Il gaelico, e non l’inglese , viene considerato la “lingua patria” dell’Irlanda; l’inglese era stato imposto, anche con metodi coercitivi, da quelli che erano considerati invasori ed oppressori.
Non è quindi per simpatia politica, religiosa o culturale che gli irandesi si sono trovati anglofoni ; eppure oggi questa è la loro fortuna.
Si può diventare completamente bilingui mantenendo la propria “lingua patria”? Certamente sì: è quanto avviene in vari paesi, ad esempio quelli scandinavi.
Lo sforzo all’inizio sarebbe notevole, ma nel mondo globale è semplicemente indispensabile.

 

Oggi ci troviamo di fronte a rilevanti esuberi scolastici: dovrebbe esser presa in considerazione la possibilità di riciclare, con i dovuti supporti ed incentivi, buona parte di essi come insegnanti di inglese: un anno di tempo, molto impegno, corsi all’estero ed uso di validi mezzi audiovisivi.

 

La scuola si dovrebbe inoltre impegnare sul fronte della Rete. Abbiamo bisogno di strumenti e personale per dar modo a tutti di raggiungere la crescente massa di informazioni altrimenti inaccessibile.
E non dobbiamo dimenticare che il mondo globale è anche un mondo sempre più ipertecnologico ed ipertecnicistico.
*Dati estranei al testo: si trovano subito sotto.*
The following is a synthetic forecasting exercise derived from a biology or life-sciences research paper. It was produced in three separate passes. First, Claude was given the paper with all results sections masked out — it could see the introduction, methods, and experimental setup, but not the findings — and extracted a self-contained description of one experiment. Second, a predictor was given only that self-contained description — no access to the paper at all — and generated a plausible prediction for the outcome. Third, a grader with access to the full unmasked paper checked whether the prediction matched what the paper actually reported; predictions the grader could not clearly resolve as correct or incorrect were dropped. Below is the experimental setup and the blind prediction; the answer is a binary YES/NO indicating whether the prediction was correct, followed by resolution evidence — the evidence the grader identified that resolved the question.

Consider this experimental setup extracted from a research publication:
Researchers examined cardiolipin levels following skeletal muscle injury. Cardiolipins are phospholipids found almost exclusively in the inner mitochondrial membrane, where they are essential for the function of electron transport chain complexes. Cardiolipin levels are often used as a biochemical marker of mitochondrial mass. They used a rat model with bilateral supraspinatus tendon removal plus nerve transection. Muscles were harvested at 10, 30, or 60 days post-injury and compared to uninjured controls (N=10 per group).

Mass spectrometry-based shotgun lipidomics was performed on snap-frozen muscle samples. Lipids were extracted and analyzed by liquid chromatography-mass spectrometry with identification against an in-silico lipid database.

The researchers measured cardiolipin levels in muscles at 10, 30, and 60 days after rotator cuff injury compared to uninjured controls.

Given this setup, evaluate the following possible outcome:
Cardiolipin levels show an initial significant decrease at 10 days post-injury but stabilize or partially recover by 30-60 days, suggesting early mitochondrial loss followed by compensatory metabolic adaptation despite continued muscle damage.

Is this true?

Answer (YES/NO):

L’importanza delle Scienze e della Matematica aumenta, e dovrebbe ridimensionare il prestigio finora goduto dalle materie classiche.

 

Per finire, il mondo di oggi e di domani, è un mondo competitivo.
Merito ed eccellenza dovrebbero governarlo.

 

L’Italia potrebbe avere un Liceo speciale, che potrebbe essere chiamato Normale, per assonanza all’omonima Scuola di Pisa, con le seguenti caratteristiche:

 

  • Dovrebbe essere il più impegnativo e prestigioso
    L’accesso dovrebbe essere limitato da una seria prova d’ammissione
    Per restarvi iscritti, bisognerebbe garantire un rendimento che non scenda sotto certi minimi

Potrebbe ispirarsi all’Istituto Chateaubriand di Roma, in versione inglese, ed essere pertanto marcatamente bilingue.
Non si dovrebbe “insegnare l’inglese”, ma si dovrebbe “insegnare in inglese”.
Il greco antico non dovrebbe farne parte, ma il latino sì, per la razionalità con cui costruisce il ragionamento, ma anche per il suo legame con l’Impero Romano e con il suo concetto universalistico di  “spugna” delle Culture.

 

Per quanto riguarda le materie “identitarie”, le radici della Civiltà Occidentale andrebbero cercate nell’Antico e nel Nuovo Testamento, nel Pensiero Moderno del sei/settecento, nell’Illuminismo, nella teoria politica e nella storia della Democrazia.
Ciò che è venuto dopo può, e dovrebbe, essere studiato come vera e propria attualità.

 

Verso la fine degli studi bisognerebbe dare allo studente una formazione base di “impresa”: elementi di economia e finanza, così come una panoramica di nozioni pratiche necessarie alla vita imprenditoriale e all’avvio al lavoro.

 

Un liceo che incarnasse in tal modo un concetto di eccellenza, rappresenterebbe un potente ascensore sociale: gli studenti, di qualsiasi provenienza, avrebbero accesso a collocazioni elitarie altrimenti irraggiungibili.